ヒートシンクの熱抵抗値に最も強く影響する要因はどれですか?
空気流速が支配的要因であり、ファン1つで自然対流と比較してヒートシンク性能が5〜10倍向上します。自然対流(0 m/s)では、幅100mm、フィン高さ50mmの一般的な押出ヒートシンクのRthは0.8°C/W程度ですが、3 m/sの強制空冷では同じシンクが0.15°C/Wに低下します。表面積とフィン密度が2番目に重要で、長さ200mmのシンクでフィン数を1インチあたり8枚から14枚に増やすとRthが約40%改善しますが、1インチあたり16枚を超えると空気流の制限により自然対流性能が低下します。材料の選択は重要度が低く、アルミニウム6063-T5の熱伝導率は180 W/m·K、銅は390 W/m·Kですが、銅は3.3倍重く、大幅に高価なため、アルミニウム押出材が95%のアプリケーションで業界標準となっています。

自然対流においてヒートシンクの向きはRth値にどのように影響しますか?
向きによって自然対流の空気流パターンが変化し、Rthが15%〜30%変動する可能性があります。ヒートシンクのフィンが垂直でベースも垂直の場合、空気がフィンチャネルを自由に上昇し、最も低いRthが得られます。ベースが水平でフィンが上向きの場合、煙突効果の低下により性能が約10%低下します。最悪の向きはフィンが下向きの場合で、ベース下に高温空気が滞留し、最良の垂直向きと比較してRthが20〜35%増加する可能性があります。向きが固定されているLED照明器具や屋外筐体では、データシートのRth値が通常理想的な垂直フィン向きを前提としているため、BQUQは実際の取り付け位置でのテストを推奨します。
標準的なヒートシンクタイプの代表的なRth値と価格帯はどのくらいですか?
以下の表は、BQUQで製造される一般的なヒートシンク形式の代表的なRth値とコストを示しています。ベース面積100mm × 100mm、周囲温度40°Cを前提としています。
| ヒートシンクタイプ | Rth at 0 m/s (°C/W) | Rth at 3 m/s (°C/W) | 重量 (g) | 単価 (USD, 数量1000) |
| 押出アルミニウム、ロープロファイル(フィン25mm) | 1.8 | 0.45 | 280 | 2.10 |
| 押出アルミニウム、ハイフィン(フィン50mm) | 0.9 | 0.22 | 520 | 3.80 |
| ボンデッドフィンアルミニウム(フィン80mm、20枚) | 0.5 | 0.12 | 780 | 6.50 |
| スカイブド銅(フィン40mm) | 0.6 | 0.10 | 1100 | 12.40 |
| 鍛造アルミニウムピンフィン(ピン30mm) | 1.2 | 0.28 | 340 | 4.90 |
| スタンピングアルミニウム、折り曲げフィン(50mm) | 1.5 | 0.38 | 210 | 1.60 |
これらの値は、平坦度0.05mmの研磨ベースと0.1mmのサーマルグリース界面を前提としています。3 m/sで100Wの熱負荷の場合、ボンデッドフィンシンクのシンク・周囲間温度上昇はわずか12°Cですが、スタンピングシンクでは38°C上昇し、ジャンクション温度マージンに重大な差をもたらします。
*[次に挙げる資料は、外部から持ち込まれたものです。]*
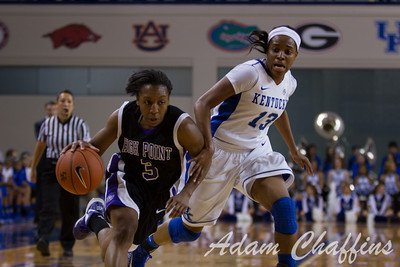 Sophomore guard, Bria Goss (right), guarding against senior guard, Erin Reynolds (right), during the second half of the UK vs. High Point basketball game at Memorial Coliseum on Saturday, Nov. 17, 2012. Photo by Adam Chaffins | Staff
表面処理と界面材料によってRth値をどのように低減できますか?
ベース・シンク間の界面は、設計者が最も多くの熱性能を失う箇所です。熱伝導率3.5 W/m·Kの銀入りサーマルグリースを0.025mm塗布すると、乾式接合と比較してRth(ケース・シンク間)が60%低減します。一方、1.5 W/m·Kの0.5mmシリコンパッドでは約0.3°C/Wの抵抗が追加されます。ヒートシンク表面に20ミクロンの陽極酸化処理を施すと、放射率が0.04(裸アルミニウム)から0.85に向上し、自然対流での放射熱伝達が15〜20%増加しますが、強制空冷下では影響は無視できる程度です。高出力IGBTモジュールの場合、BQUQは取り付け面の平坦度0.03mmとネジあたり0.6 N·mの取り付けトルクを推奨しており、これによりサーマルグリース層を0.05mm未満に保つことができます。
Rth値は熱負荷と温度によってなぜ変化するのですか?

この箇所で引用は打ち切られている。